* [Exercise directions] Below are records with pictures. Transcribe exactly, and only, the lines from the line with "Cil pont st" to the line with "Boys Varsity Football - 9/14/2007 Fruitport", both ends included, but not the pictures.

* [Information provided]
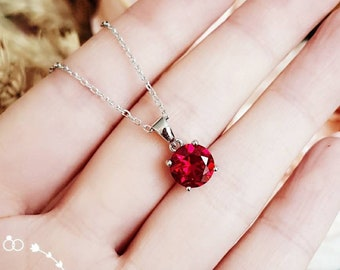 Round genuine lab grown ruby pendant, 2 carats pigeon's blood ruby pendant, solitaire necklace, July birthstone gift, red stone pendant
---
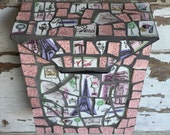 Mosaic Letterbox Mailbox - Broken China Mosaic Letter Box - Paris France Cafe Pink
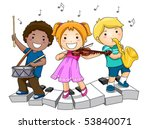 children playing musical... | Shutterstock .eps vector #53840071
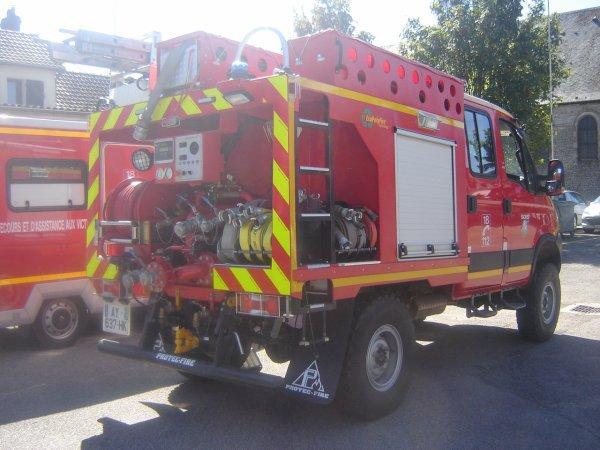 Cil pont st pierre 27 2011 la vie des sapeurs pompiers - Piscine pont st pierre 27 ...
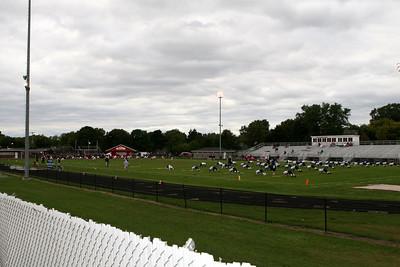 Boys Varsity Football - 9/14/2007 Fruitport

* [Task output]
 Cil pont st pierre 27 2011 la vie des sapeurs pompiers - Piscine pont st pierre 27 ...
 Boys Varsity Football - 9/14/2007 Fruitport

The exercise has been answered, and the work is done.